◆ **DOCUMENTO DE ORIGEM**:
A Dra. Vania Novelli relatou o modelo de atuação da Central de Convênios do Estado do Rio, criada por iniciativa de várias entidades médicas estaduais como instrumento de negociação com os planos de saúde e seguradoras e como forma de facilitar as ações dos médicos frente aos problemas surgidos no atendimento de pacientes segurados. A Central tem por finalidade facili tar as negociações de certas cláusulas básicas do contrato de prestação de serviços e é um exemplo inovador, que mostra as possibilidades da união da classe médica para fazer frente às realidades dos convênios e planos de saúde atualmente operando no país.
No Brasil, a indústria de seguros de saúde se estabeleceu aproveitando a situação atual de falência do sistema publico de prestação de serviços de saúde, do qual, num modelo ideal, seria um recurso complementar.
A central de convênios é um projeto que busca restabelecer a liberdade de escolha na relação entre médicos e pacientes, honorários mais justos e maior reconhecimento para o trabalho do médico, em geral desfigurado pelas administrações dos planos e seguros de saúde.

◆ **TAREFAS A REALIZAR**:
A) Reescreva o trecho do texto sobre a Central de Convênios que começa em "A central de convênios é" e termina após "seguros de saúde.", substituindo "reconhecimento" por "valorização".
B) Retome o texto sobre a Central de Convênios e continue-o a partir do ponto em que ele termina.
Os itens não têm relação com o texto sobre a Central de Convênios.

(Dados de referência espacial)
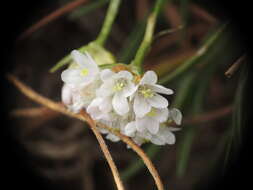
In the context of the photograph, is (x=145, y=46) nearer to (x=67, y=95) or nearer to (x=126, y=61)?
(x=67, y=95)

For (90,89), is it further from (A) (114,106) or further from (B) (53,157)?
(B) (53,157)

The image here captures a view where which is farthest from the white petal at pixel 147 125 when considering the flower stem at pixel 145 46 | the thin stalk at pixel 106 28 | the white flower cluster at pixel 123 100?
the thin stalk at pixel 106 28

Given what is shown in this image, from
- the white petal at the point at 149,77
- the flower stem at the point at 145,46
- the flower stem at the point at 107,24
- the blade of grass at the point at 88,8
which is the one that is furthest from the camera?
the blade of grass at the point at 88,8

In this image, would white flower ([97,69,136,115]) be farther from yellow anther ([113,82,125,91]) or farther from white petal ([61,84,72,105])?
white petal ([61,84,72,105])

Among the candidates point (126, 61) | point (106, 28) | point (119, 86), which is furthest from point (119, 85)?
point (126, 61)

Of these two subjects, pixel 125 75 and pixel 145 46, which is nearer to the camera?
pixel 125 75

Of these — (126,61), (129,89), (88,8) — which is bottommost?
(129,89)

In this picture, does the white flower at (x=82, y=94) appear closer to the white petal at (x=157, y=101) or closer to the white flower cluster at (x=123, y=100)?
the white flower cluster at (x=123, y=100)
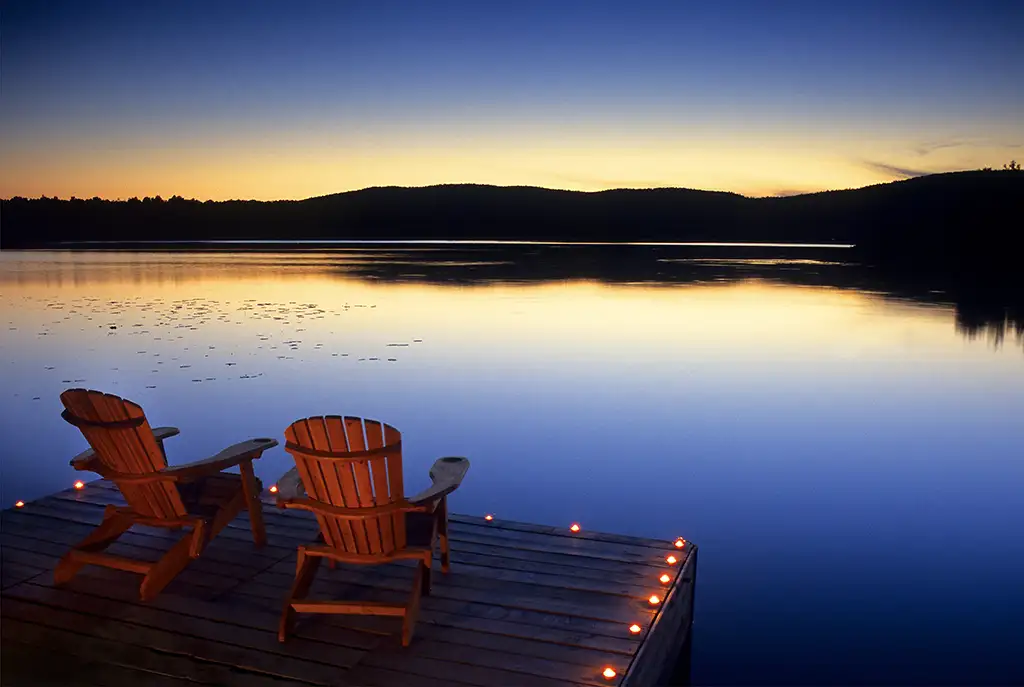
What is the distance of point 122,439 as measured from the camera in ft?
10.8

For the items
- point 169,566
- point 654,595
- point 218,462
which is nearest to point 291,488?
point 218,462

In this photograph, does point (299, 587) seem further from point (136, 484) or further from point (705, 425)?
point (705, 425)

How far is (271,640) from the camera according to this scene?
295 centimetres

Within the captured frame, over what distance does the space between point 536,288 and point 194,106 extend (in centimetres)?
1720

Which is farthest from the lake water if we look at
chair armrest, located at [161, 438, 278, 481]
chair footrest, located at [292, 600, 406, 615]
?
chair armrest, located at [161, 438, 278, 481]

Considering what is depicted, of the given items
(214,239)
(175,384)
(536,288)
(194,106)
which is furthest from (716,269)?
(214,239)

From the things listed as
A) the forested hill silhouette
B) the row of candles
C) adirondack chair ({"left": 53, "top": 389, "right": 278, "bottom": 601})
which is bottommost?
the row of candles

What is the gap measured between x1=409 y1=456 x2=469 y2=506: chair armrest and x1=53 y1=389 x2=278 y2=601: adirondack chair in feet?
3.14

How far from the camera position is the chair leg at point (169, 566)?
10.7 feet

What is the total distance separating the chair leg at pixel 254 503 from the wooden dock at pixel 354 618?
0.07 metres

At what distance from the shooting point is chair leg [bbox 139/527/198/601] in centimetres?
325

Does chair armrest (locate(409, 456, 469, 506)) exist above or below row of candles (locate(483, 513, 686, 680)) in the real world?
above

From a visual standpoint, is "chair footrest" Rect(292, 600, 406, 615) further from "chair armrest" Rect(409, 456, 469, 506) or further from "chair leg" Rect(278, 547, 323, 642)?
"chair armrest" Rect(409, 456, 469, 506)

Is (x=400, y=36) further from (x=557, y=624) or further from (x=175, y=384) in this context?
(x=557, y=624)
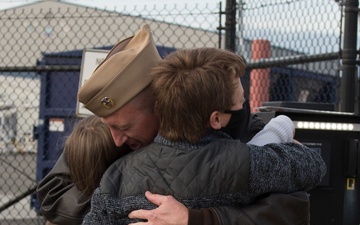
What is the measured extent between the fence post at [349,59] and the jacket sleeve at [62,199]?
2083 mm

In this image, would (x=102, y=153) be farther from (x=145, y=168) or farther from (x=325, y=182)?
(x=325, y=182)

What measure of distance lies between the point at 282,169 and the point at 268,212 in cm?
11

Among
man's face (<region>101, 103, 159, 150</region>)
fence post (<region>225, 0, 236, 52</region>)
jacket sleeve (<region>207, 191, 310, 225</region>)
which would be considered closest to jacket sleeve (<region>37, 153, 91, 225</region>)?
A: man's face (<region>101, 103, 159, 150</region>)

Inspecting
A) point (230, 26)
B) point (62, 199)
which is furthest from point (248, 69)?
point (62, 199)

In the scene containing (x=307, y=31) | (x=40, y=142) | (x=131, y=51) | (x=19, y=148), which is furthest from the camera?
(x=19, y=148)

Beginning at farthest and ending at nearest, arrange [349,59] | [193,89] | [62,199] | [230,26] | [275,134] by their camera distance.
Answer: [230,26]
[349,59]
[62,199]
[275,134]
[193,89]

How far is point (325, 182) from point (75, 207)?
1147mm

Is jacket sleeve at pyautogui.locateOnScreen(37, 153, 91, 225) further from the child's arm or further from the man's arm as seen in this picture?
the child's arm

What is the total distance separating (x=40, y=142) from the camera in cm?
791

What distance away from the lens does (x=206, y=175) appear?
164 cm

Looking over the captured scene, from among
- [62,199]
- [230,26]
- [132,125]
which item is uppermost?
[230,26]

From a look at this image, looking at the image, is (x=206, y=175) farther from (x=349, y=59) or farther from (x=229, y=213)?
(x=349, y=59)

◆ **RESULTADOS DO EXERCÍCIO**:
A)
A central de convênios é um projeto que busca restabelecer a liberdade de escolha na relação entre médicos e pacientes, honorários mais justos e maior valorização para o trabalho do médico, em geral desfigurado pelas administrações dos planos e seguros de saúde.

B)
Atenta para os critérios de credenci amento dos profissionais, protegendo-os dos riscos de descredenciamento injusto e por motivos que sejam meramente de interesse financeiro e lucrativo das empresas. E sobretudo mantém sob permanente questionamento o sistema do "managed care" como alternativa de prestação de serviços médicos, já que este explora o atendimento a saúde com fins lucrativos. Como se tem constatado, a mais recente legislação, aprovada no Congresso Nacional, apenas favoreceu aos planos com maiores facilidades de atuação, mais poder de imposição de cláusulas leoninas, até mesmo criando uma reserva de mercado. Mas não atingiu outras questões mais básicas, como direitos e deveres das partes envolvidas, planos, pacientes e médicos.
A Central de Convênios surge neste momento oportuno como uma solução para a crescente burocratização do acesso aos serviços, como forma de resgate da livre escolha e facili tação para o credenciamento dos profissionais e poderia representar um mecanismo protetor contra os abusos e o aviltamento do trabalho médico. O seu conselho deliberativo inclue representantes da associação médica estadual, do órgão fiscalizador e regulador do exercício profissional, de sociedades de especialidades e de sindicatos médicos.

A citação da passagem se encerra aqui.